● Consigne donnée
D'après le texte ci-dessous sur la politique « Free Basic Electricity », quelle quantité d'électricité le gouvernement finance-t-il actuellement pour les familles les plus pauvres ? Répondez en une phrase, s'il vous plaît.

L’histoire que Ferrial Adam, responsable de l’équipe régionale africaine de 350.org, a partagée avec nous constitue un bon exemple. Ferrial faisait partie d’une organisation de justice environnementale travaillant avec des militants de base. Dirigée en grande partie par des femmes, l’organisation se focalisait sur une politique gouvernementale appelée « Free Basic Electricity » (gratuité de l’électricité pour une consommation basique). À travers cette politique, le gouvernement s’engage à financer une certaine quantité d’électricité pour les familles les plus pauvres (actuellement 50 kWh, soit environ 5 % de la consommation du ménage américain moyen).
La question de l’électricité est primordiale car l’accès insuffisant à l’énergie condamne souvent des quartiers entiers à la pauvreté. Par exemple, les personnes privées d’électricité se replient souvent sur des alternatives générant d’importantes quantités de carbone, comme la paraffine, les bougies ou l’abattage d’arbres, ce qui entraîne de nombreux effets négatifs sur l’environnement et la santé (chaque année, environ 80 000 enfants sont ainsi intoxiqués après avoir accidentellement ingéré de la paraffine).
Cette politique était donc largement considérée comme une mesure de justice sociale et de nombreux activistes réclamaient une augmentation de la quantité fournie, qui jusque là leur semblait insuffisante. Mais les personnes les plus concernées par cette politique n’avaient pas voix au chapitre. Ferrial a donc été chargée d’entreprendre une étude sur ses impacts réels pour les ménages, ce qui supposait, dans un premier temps, de se rendre dans les quartiers pauvres de Johannesburg pour y rencontrer les habitants.
Elle a tout d’abord identifié un groupe de femmes motivées qui travaillaient déjà sur des problématiques énergétiques. Il était important, en premier lieu, d’expliquer l’objectif du projet et pourquoi il était nécessaire. Ferrial a commencé par demander aux familles de suivre leur consommation d’électricité. Elle a pris le temps de nouer des relations, principalement avec les femmes puisque ce sont généralement elles qui sont à la tête des ménages. De nombreux mois d’ateliers hebdomadaires furent nécessaires pour apprendre aux habitants à calculer la consommation énergétique des différents appareils domestiques.

● Données enregistrées
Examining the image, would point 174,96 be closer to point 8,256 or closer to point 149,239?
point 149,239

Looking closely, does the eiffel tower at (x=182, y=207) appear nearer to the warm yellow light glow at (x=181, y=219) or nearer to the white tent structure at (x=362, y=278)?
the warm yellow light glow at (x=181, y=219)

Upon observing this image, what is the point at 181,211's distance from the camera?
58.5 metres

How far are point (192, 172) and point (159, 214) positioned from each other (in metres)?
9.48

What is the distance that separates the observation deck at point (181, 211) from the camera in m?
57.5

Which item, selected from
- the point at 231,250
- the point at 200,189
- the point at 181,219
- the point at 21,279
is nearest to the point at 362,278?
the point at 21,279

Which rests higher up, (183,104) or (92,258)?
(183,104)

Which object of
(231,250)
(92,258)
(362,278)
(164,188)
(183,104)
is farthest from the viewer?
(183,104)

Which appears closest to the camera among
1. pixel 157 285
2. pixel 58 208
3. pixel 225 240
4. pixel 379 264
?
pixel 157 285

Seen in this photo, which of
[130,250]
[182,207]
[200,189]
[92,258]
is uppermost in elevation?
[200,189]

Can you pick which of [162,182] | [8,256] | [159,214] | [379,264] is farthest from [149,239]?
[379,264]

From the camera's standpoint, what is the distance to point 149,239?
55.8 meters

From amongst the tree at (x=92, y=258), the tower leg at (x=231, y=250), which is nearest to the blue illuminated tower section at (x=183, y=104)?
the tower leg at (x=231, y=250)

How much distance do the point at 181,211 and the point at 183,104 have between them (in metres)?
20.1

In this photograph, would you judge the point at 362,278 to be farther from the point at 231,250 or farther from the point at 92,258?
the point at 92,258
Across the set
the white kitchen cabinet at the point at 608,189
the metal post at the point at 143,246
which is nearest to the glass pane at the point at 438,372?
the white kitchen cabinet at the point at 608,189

● Solution du problème
Le gouvernement finance actuellement 50 kWh, soit environ 5 % de la consommation du ménage américain moyen.